[Start Page text]
ANNUAL REPORT TO SHAREHOLDERS

 

Pursuant to Nasdaq’s Marketplace Rules which permit companies to make available their annual report to shareholders on or through the company’s website, the Company posts its annual reports on its website. Currenc was a U.S. domestic issuer through June 30, 2025 and filed its Annual Report on Form 10-K for the fiscal year ending December 31, 2024, its Quarterly Report on Form 10-Q for the quarter ended March 31, 2025, and Current Reports on Form 8-K from time to time through June 30, 2025. Effective June 30, 2025, Currenc qualified as a foreign private issuer; beginning with the fiscal year ending December 31, 2025, the Company expects to file its annual report on Form 20-F within four months after fiscal year-end and, in lieu of Forms 10-Q and 8-K, to furnish information on Form 6-K as and when required. The Annual Report on Form 10-K for the fiscal year ending December 31, 2024, the Form 10-Q for the quarter ended March 31, 2025, the Company’s Forms 8-K through June 30, 2025, and, thereafter, its Forms 6-K and future Form 20-F filings are available free of charge on the SEC’s website and on the Company’s website, and may also be obtained without charge upon request from Investor Relations at investors@currencgroup.com.

 

3

 

 

EGM PROPOSAL NO. 1

 

REELECTION OF DIRECTOR

 

The Board currently consists of five (5) members. Eric Weinstein will seek re-election at the EGM.
[End Page text]
_Written task_:
Translate this sentence from the page text into Spanish: "The Board currently consists of five (5) members." Work only from the page text.
[Start Items]
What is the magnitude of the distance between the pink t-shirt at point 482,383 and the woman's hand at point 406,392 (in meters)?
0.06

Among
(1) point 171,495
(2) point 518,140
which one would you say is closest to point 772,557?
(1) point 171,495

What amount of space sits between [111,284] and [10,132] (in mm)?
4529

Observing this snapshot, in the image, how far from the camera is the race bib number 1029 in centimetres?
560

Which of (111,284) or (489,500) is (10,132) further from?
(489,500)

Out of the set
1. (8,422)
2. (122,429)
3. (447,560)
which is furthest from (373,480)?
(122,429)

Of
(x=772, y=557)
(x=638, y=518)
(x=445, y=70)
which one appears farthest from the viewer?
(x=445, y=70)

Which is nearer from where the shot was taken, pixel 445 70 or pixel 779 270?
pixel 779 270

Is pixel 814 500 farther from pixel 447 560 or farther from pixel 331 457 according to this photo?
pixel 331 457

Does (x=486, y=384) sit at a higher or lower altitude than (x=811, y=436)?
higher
[End Items]
_Completed task_:
La Junta Directiva está compuesta actualmente por cinco (5) miembros.